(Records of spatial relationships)
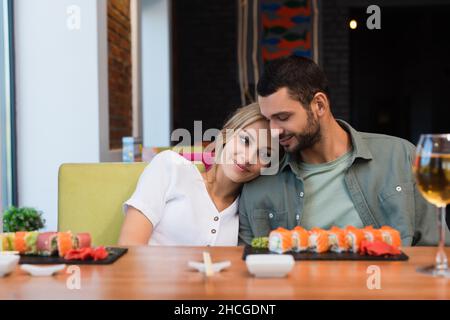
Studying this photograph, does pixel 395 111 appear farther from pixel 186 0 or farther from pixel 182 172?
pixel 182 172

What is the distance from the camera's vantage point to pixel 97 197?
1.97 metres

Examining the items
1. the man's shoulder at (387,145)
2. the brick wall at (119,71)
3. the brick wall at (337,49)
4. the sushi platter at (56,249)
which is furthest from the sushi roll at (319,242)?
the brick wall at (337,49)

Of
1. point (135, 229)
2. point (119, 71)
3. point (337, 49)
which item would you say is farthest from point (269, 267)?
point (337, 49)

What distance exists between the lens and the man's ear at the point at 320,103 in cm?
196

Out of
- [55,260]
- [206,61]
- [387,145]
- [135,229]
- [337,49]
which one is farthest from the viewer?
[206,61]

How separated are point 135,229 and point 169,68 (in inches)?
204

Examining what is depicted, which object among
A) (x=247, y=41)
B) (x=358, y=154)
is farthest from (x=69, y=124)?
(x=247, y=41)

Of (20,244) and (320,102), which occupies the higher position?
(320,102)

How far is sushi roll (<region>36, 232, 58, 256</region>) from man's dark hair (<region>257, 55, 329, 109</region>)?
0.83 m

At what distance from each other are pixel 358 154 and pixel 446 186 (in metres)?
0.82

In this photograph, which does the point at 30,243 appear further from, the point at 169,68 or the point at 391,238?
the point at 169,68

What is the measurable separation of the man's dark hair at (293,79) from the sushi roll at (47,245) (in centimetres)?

• _Goal of the exercise_
Change every "sushi roll" in the data above to "rice roll" and write all the lines out again with nothing else altered. Leave the pictures out.

• _Output below_
Studying this photograph, does pixel 395 111 appear farther from pixel 186 0 or farther from pixel 182 172?
pixel 182 172

What is the distance from the camera's vantage point to pixel 97 197?
1.97 metres

Examining the items
1. the man's shoulder at (387,145)
2. the brick wall at (119,71)
3. the brick wall at (337,49)
4. the sushi platter at (56,249)
which is furthest from the rice roll at (319,242)?
the brick wall at (337,49)

Of
1. point (135, 229)
2. point (119, 71)
3. point (337, 49)
which item would you say is farthest from point (269, 267)?
point (337, 49)

What distance exists between the lens and the man's ear at the point at 320,103 in cm?
196

Out of
- [55,260]
- [206,61]
- [387,145]
- [135,229]
- [337,49]
which one is farthest from the viewer?
[206,61]

How separated are point 135,229 and point 169,68 (in inches)?
204

Examining what is depicted, which object among
A) (x=247, y=41)
B) (x=358, y=154)
is farthest from (x=69, y=124)?
(x=247, y=41)

Of (20,244) and (320,102), which occupies the higher position?
(320,102)

How far is rice roll (<region>36, 232, 58, 256</region>) from man's dark hair (<region>257, 55, 329, 109</region>)?
0.83 m

At what distance from each other are pixel 358 154 and pixel 446 186 (in metres)?
0.82

In this photograph, which does the point at 30,243 appear further from, the point at 169,68 or the point at 391,238?
the point at 169,68

What is the measurable separation of the man's dark hair at (293,79) from the rice roll at (47,245) (in centimetres)?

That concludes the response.